What is a Libertist?

Someone recently asked me this question. I was shocked. I had come to think the word was self-evident.

So I turned to google to make sure I wasn't just a snooty upturned nose type forcing plebs to accept my jargon.

Typing "define Libertist" into google and you have to go almost to the bottom before you come into the definition.  Google assumes I meant Liberttist, with two t's. A Liberttist, two t's, is a person that writes the texts that go along with an Opera and this text is called a Libretto. It, dictionary.com, tells me is derived from Libro, or book. Fair enough and completely sensical (I used 'sensical' on purpose because English professors everywhere still think it is not a word. My typing it and publishing it here, prove, gentlemen, otherwise). 

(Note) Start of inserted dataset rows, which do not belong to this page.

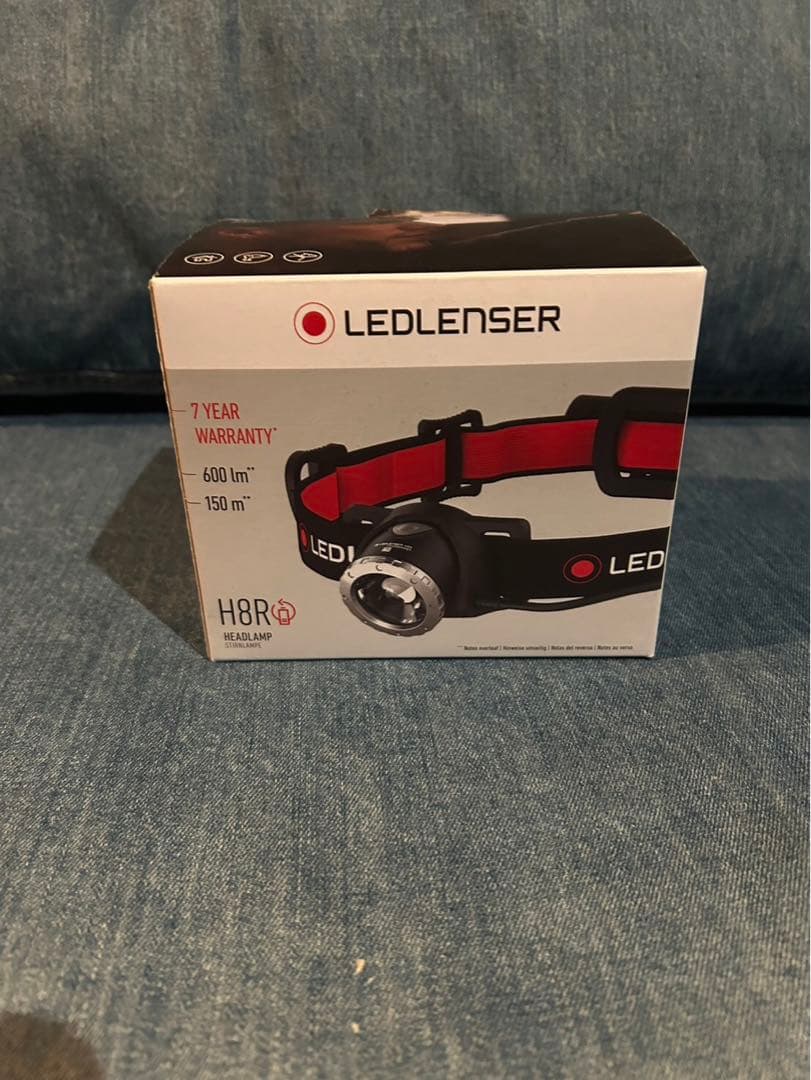◆LED LENSER レッドレンザー H8R ヘッドライト◆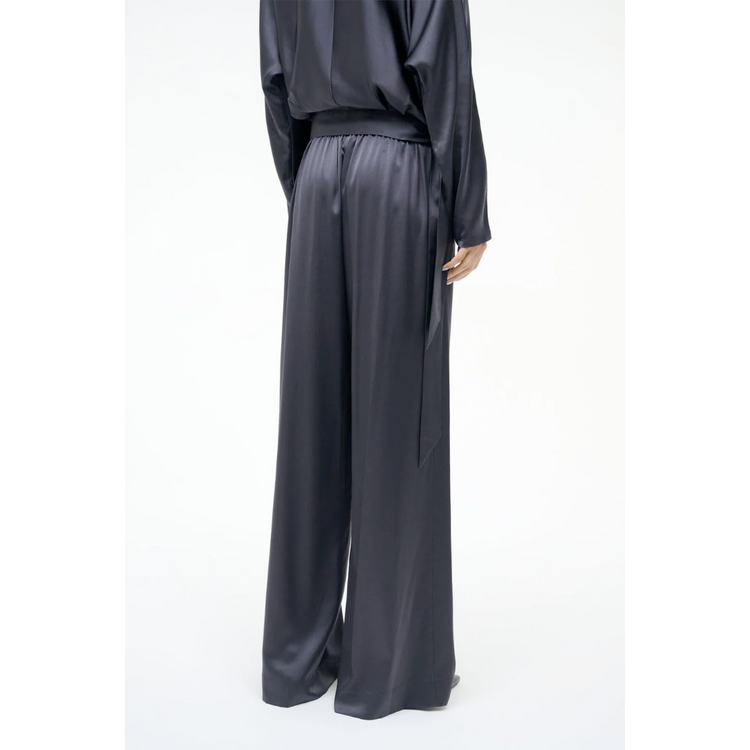 Staud Staud Stroll Silk Pant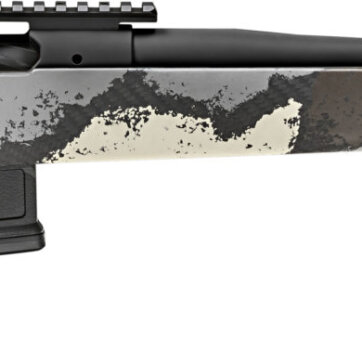 Springfield BAW92265CMD 2020 Waypoint, Bolt Rifle, 6.5 Creedmoor, 22" Carb Fluted Bbl., RidgeLine, Carb Fiber Stk, M-Lok, 5+1 Rnd, 1875-1150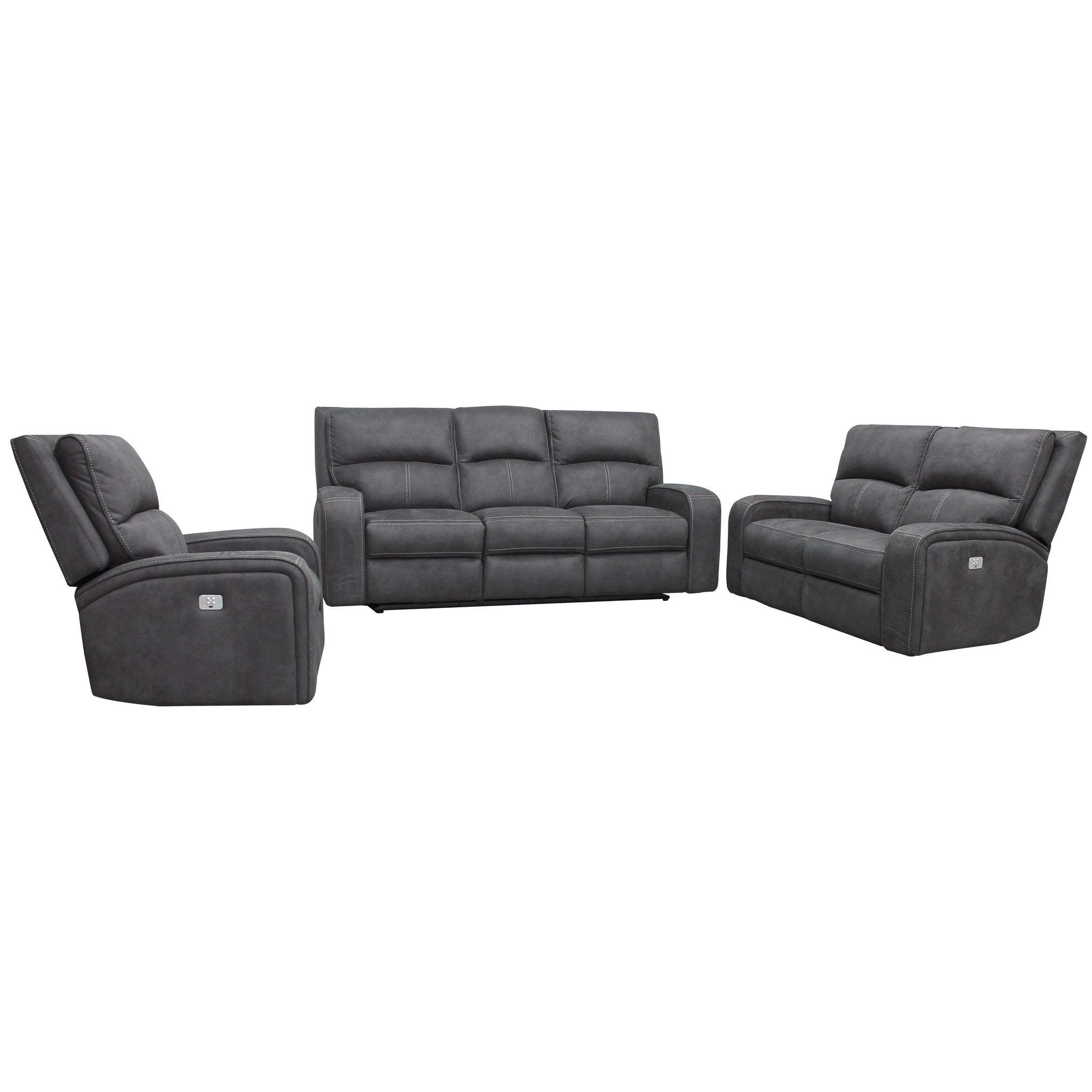 POLARIS - SLATE Power Reclining Collection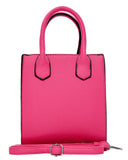 Τσάντα χειρός QR-23927 - Φούξ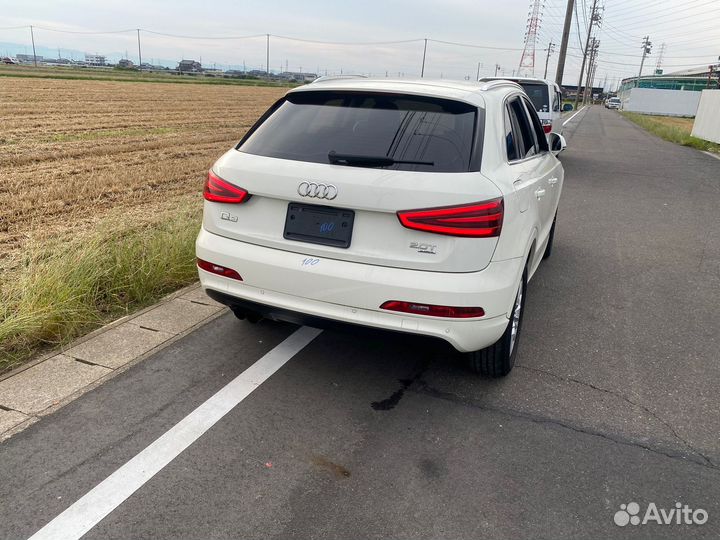 Audi Q3 В разбор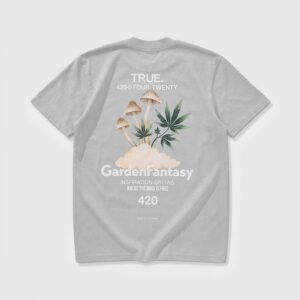 CAMISETA TRUE GARDEN GRAY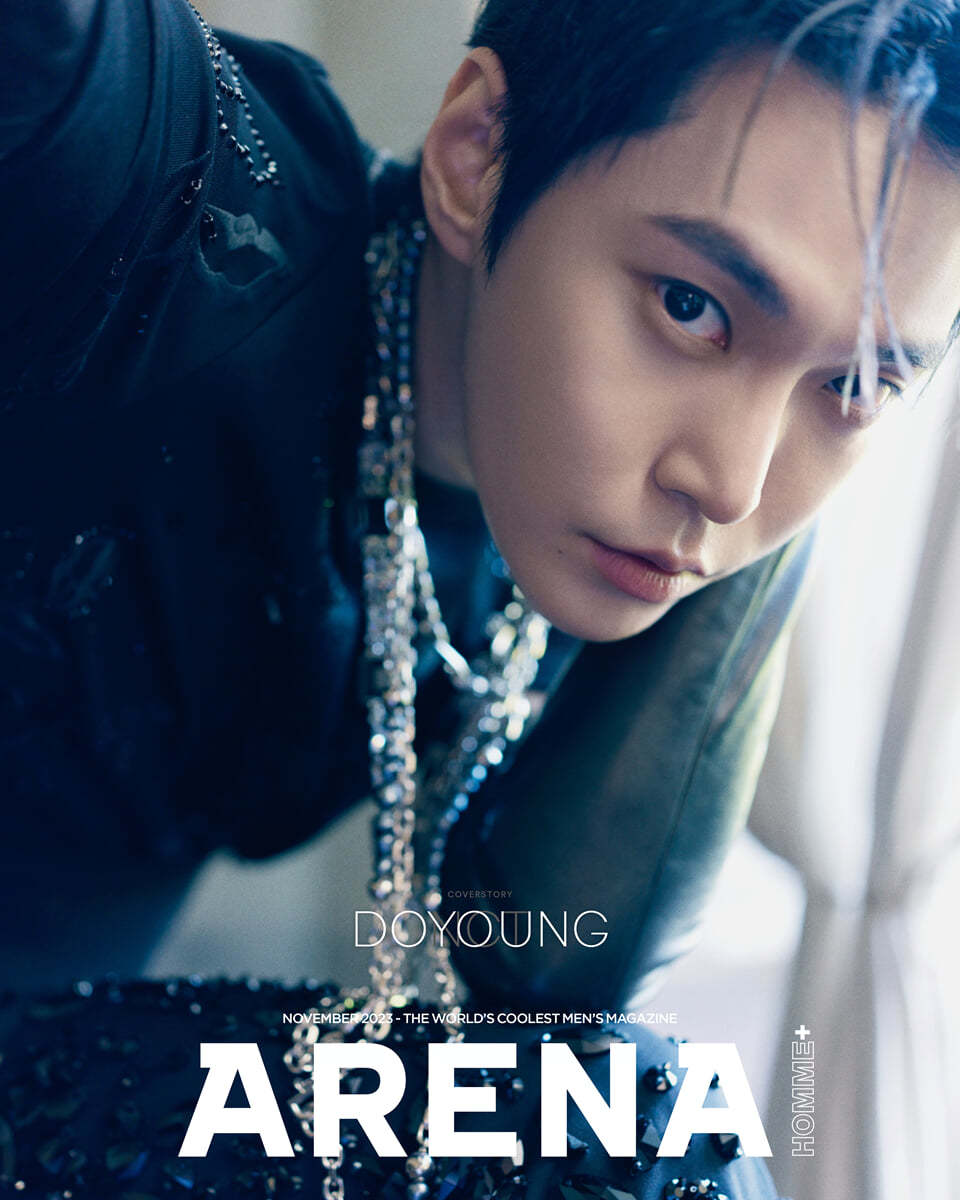 DoYoung (of NCT) - Arena Homme+ Korea NOVEMBER 2023 [Choose Version]-FinaKpop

But if you take out that second t the word means: one that defends Liberty. Thus my reason for shock, because I had assumed that since the word was in the name, that the clarity and purpose of modifying it to 'ist' was clear.  A Journalist is a person that 'writes reports', in modern parlance: a person that makes up phony emotionalisms about factual events and then immorally calls these stories 'news'. A Botanist is a Botany specialist.  In fact, you can alter the end of most nouns to include 'ist' if you want. I'm also a Caninist, in that I advocate for dogs. Heinlein would have wanted me to be a Felinist, but I digress. Just know RH, I agree there is a special place in hell for those that abandon kittens.

Thus this series of papers is a work that advocates and defends Liberty, above all else.

The reason I went with "ist" was to avoid Liberal, because that word no longer has anything to do with liberty, natural rights, self-sovereignty, etc.  The Newspeak types have managed to mutate the word into an advocacy for communism. This blog is adamantly anti-communism. It is anti-socialism in any form. People cannot be property of others.

So there you have it, Libertist, is a person that defends Liberty. More than one Litertist, are Libertists. Thus, the name.


Comments

  1. Does this include the inalienable right to economic freedom or economic liberty also, or just the liberty of my own person?